Stored records:
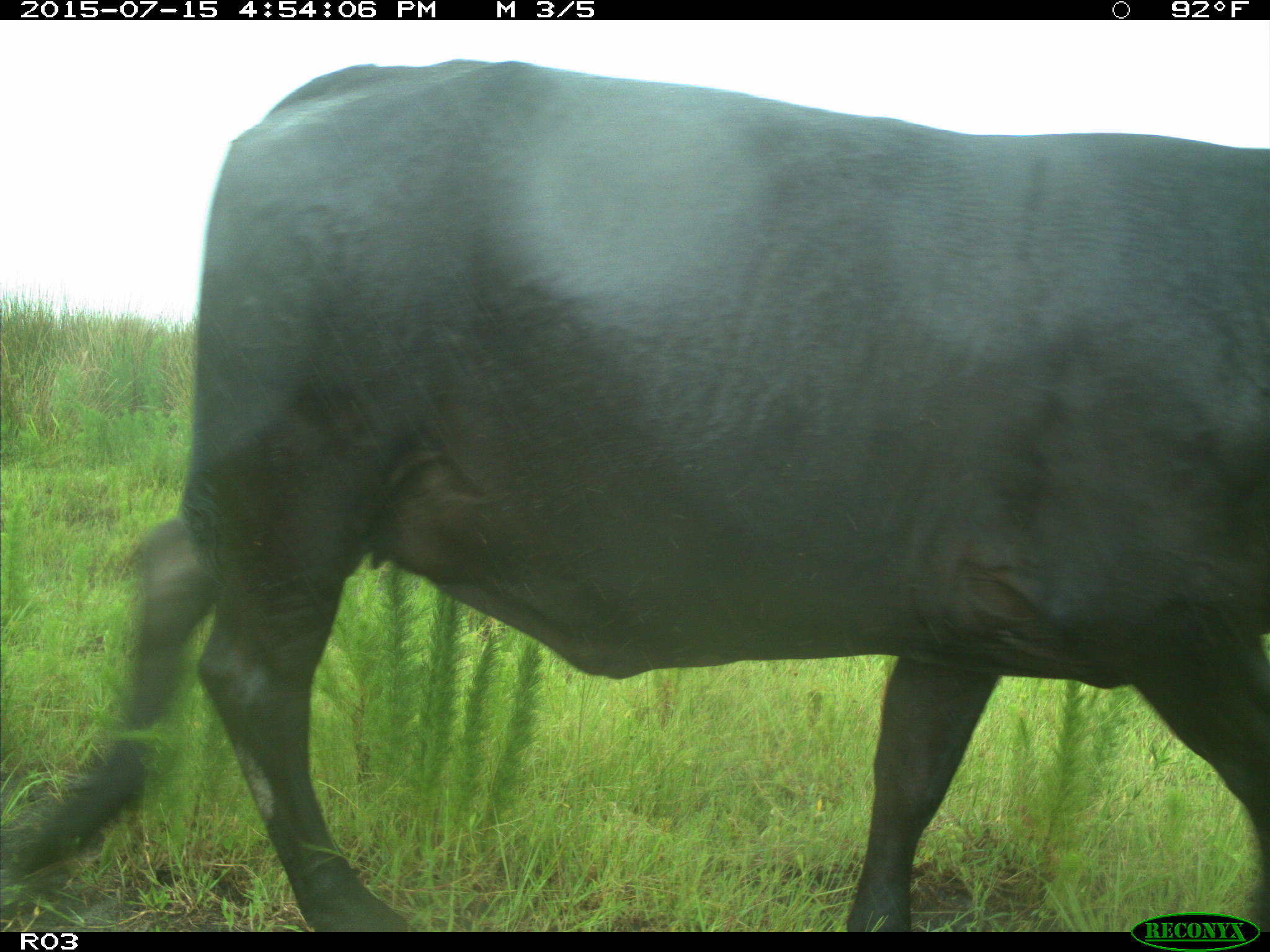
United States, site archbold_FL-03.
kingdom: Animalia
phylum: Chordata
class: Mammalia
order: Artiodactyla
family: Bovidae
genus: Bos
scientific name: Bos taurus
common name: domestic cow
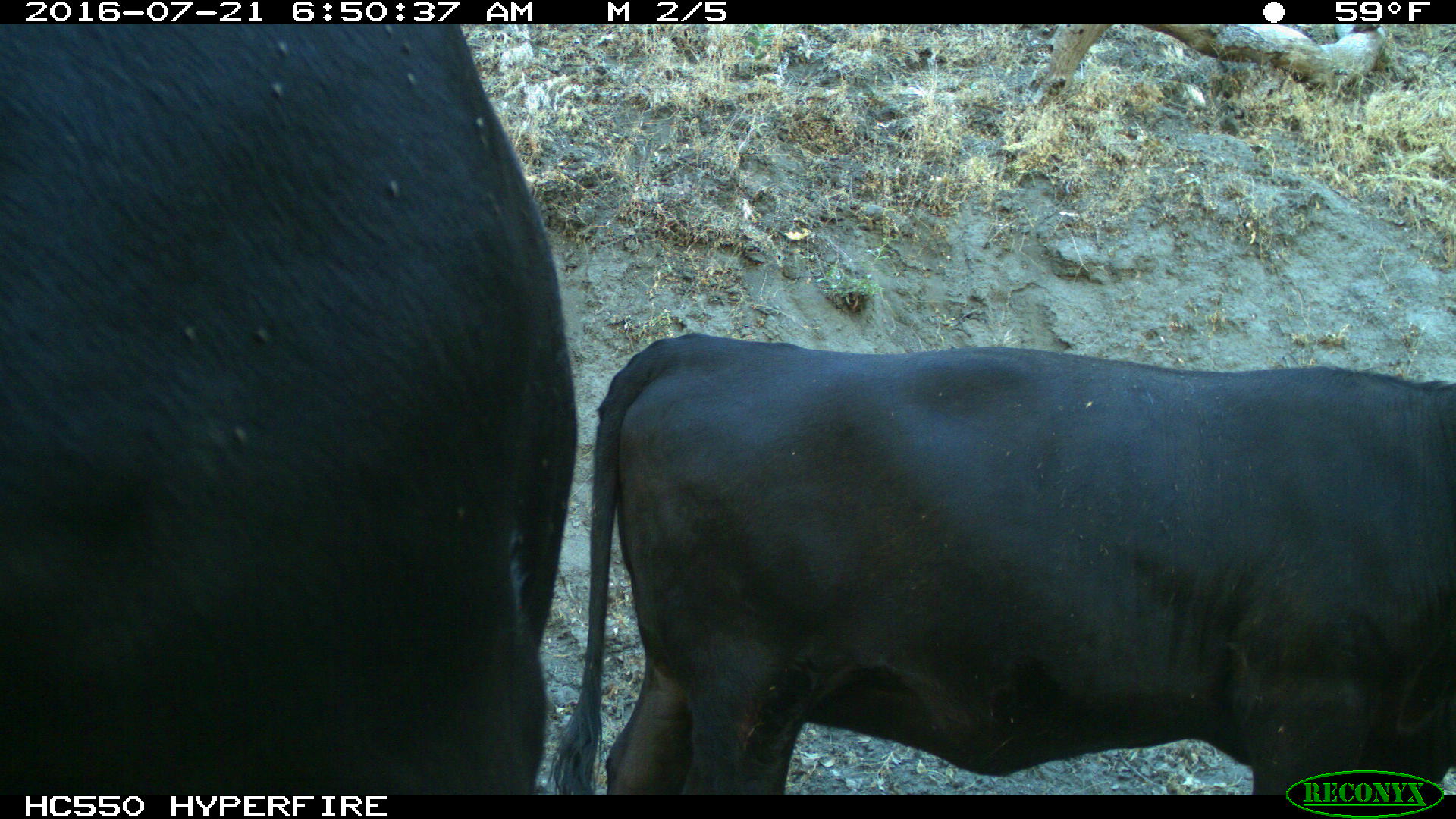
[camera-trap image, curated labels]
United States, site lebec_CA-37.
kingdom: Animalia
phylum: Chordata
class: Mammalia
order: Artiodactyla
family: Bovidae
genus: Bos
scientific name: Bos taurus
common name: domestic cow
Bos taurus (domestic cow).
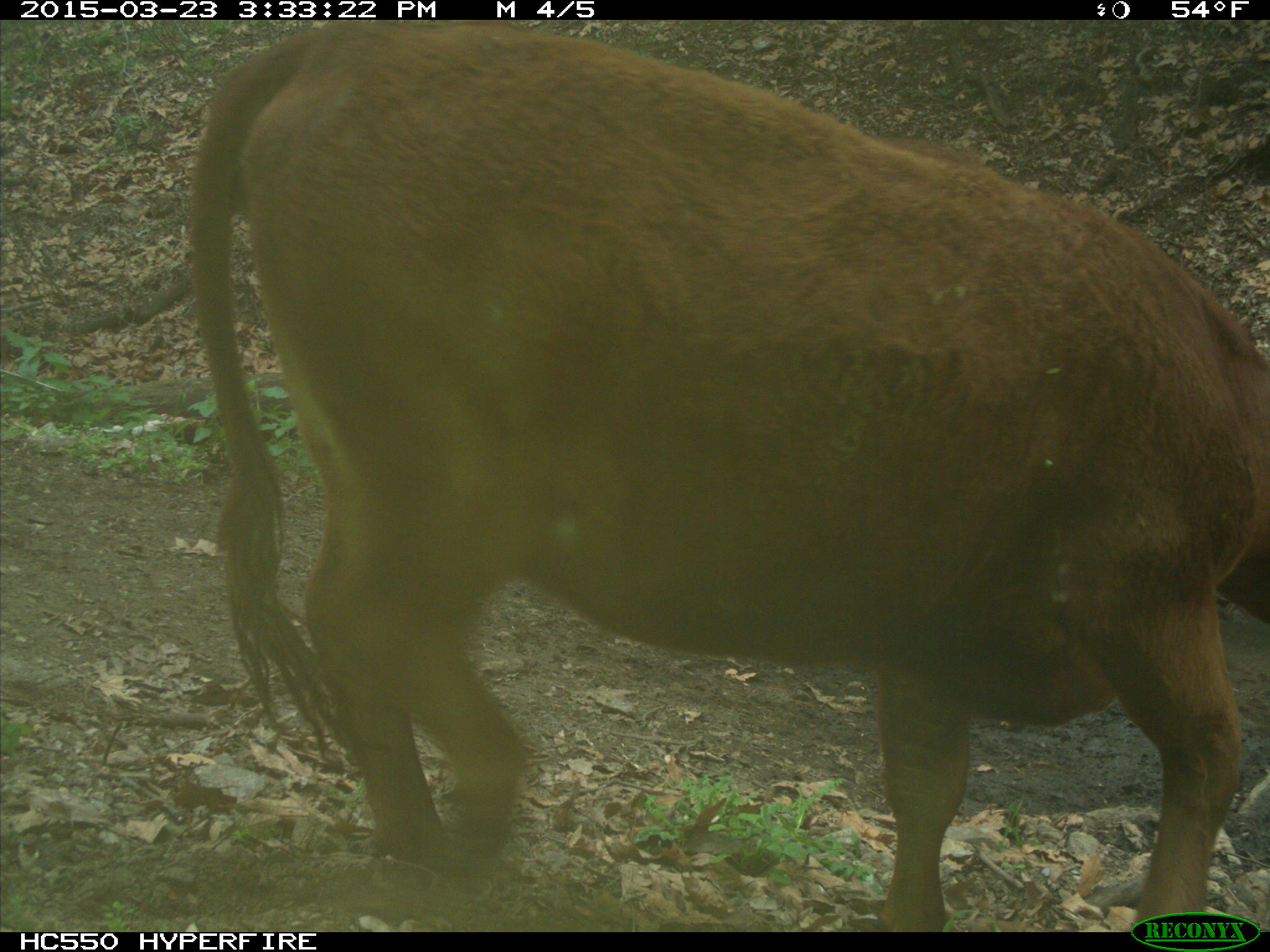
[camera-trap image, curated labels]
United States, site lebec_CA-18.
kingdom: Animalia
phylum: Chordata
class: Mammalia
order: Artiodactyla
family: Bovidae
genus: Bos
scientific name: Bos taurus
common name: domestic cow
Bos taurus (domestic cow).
---
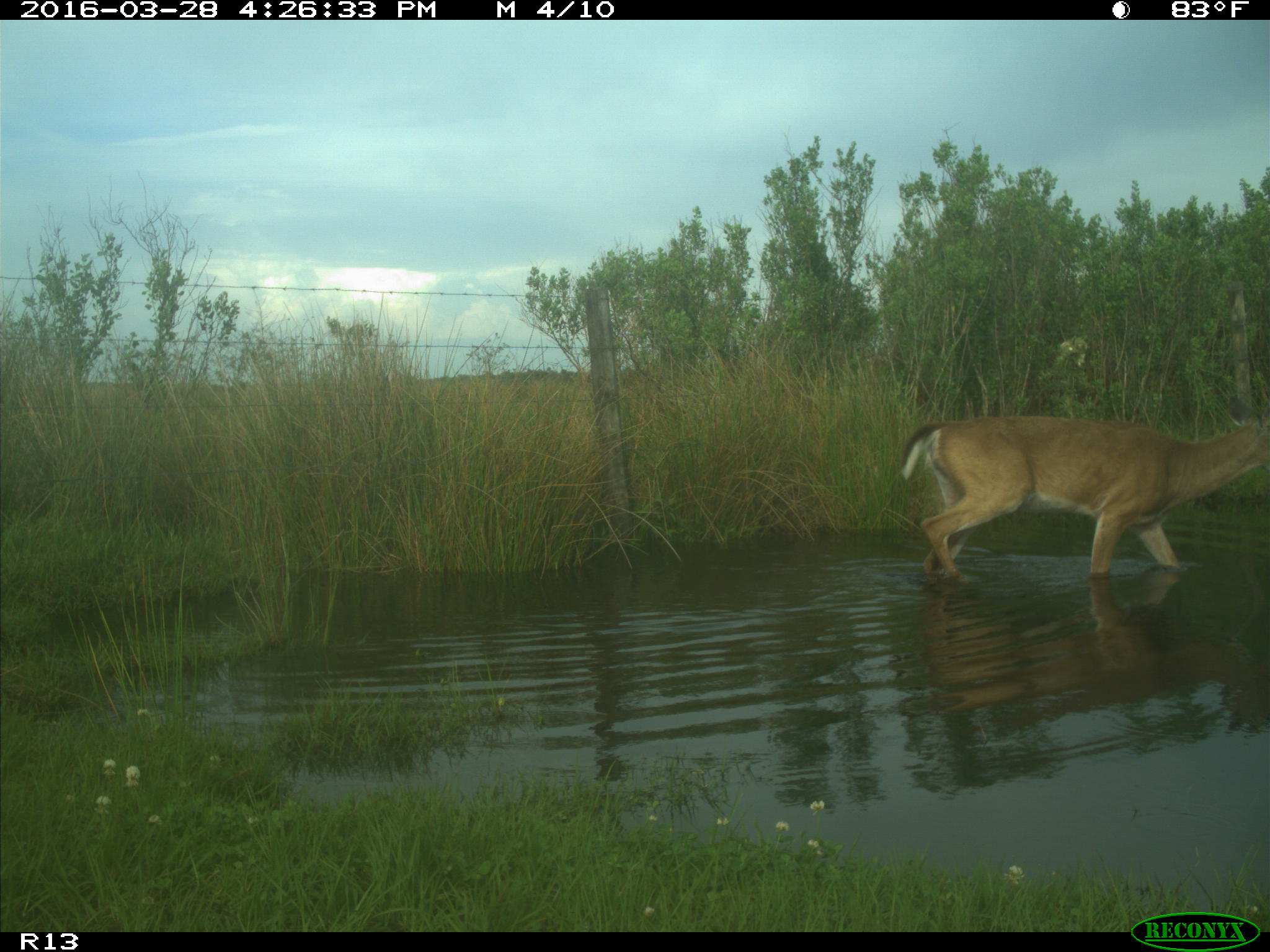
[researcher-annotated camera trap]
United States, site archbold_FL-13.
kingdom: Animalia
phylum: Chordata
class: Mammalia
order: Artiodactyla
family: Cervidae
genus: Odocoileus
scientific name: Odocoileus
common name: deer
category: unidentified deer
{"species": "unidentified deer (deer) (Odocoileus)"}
* * *
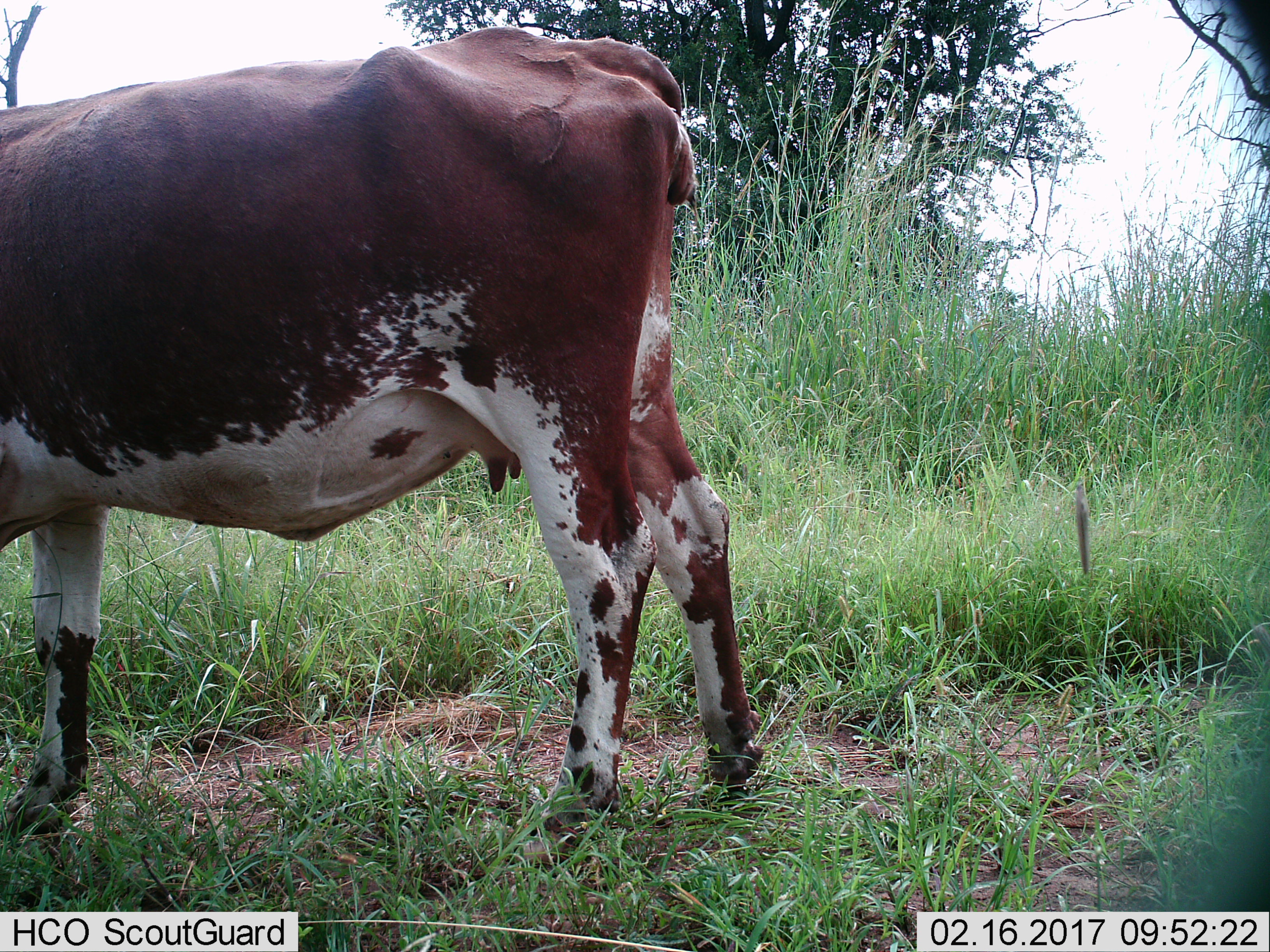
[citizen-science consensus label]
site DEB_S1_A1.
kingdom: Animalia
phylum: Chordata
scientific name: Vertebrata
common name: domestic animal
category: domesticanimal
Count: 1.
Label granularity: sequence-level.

* **EXERCISE REQUIREMENTS**
Looking over the records, find each line with the word "United" and copy it.

* **EXPECTED ANSWER**
United States, site archbold_FL-03.
United States, site lebec_CA-37.
United States, site lebec_CA-18.
United States, site archbold_FL-13.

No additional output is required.